Biomass has the biggest share in Serbia’s renewable energy sources, estimated at 3.4 million tonnes of oil equivalent per year or 64%, said Martin Knapp, head of AHK, opening the conference ’Biomass and Biogas in Serbia’, portal Euractiv reported. He reminded the project ‘Development of Sustainable Bioenergy Market in Serbia’ (DKTI) is implemented with support from Deutsche Gesellschaft für Internationale Zusammenarbeit (GIZ). He also said German companies are interested in business cooperation in the field of renewables, making an introduction for five companies from Germany which presented their portfolio in biomass and sustainable energy sector as well as plans for Serbia: Ekcentec, A.P. Bioenergietechnik, Strawterm, Vecoplan and New eco-tech Verfahrenstechnik.
Slobodan Cvetković, responsible for sustainable use of natural resources in Serbia’s Ministry of Agriculture and Environmental Protection, stated every year 12 million tonnes of agricultural residue is produced, but that only one third can be used for energy generation, while the number of cattle, a potential source of biogas, is decreasing.
Professor Branko Glavonjić from the Faculty of Forestry stressed forest biomass was the third energy source in 2014 with 15.1% of final consumption, behind oil and electricity. He added annual consumption in Serbia is 7.8 million cubic meters of wood, mainly in households, with 81%. He also stated wood is the main source of energy for 1.1 million households, but with low level of energy efficiency.
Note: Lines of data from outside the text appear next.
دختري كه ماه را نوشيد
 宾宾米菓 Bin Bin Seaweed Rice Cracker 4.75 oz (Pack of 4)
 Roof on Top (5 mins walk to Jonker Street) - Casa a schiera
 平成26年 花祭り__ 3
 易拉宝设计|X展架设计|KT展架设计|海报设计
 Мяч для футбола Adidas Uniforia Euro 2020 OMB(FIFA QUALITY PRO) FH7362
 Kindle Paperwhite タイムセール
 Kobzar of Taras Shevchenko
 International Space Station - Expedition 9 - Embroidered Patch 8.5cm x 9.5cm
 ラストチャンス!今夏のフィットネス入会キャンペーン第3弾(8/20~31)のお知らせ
Glavonjić said woody biomass expenditure is growing because it is a cheap source of energy, mainly used to produce pellets, chips and coal, while the investors are mostly interested in pellets. “In the last couple of years the utilization of pellets is increasing although our government still did not introduce stimulative measures for users of pellet-fuelled equipment like other countries in the region”, he underscored, explaining the tax rate for pellets, at 20%, is bigger than for wood and gas (10%). In his opinion, the prepared directive on feed-in tariffs will not bring changes for the use of biomass.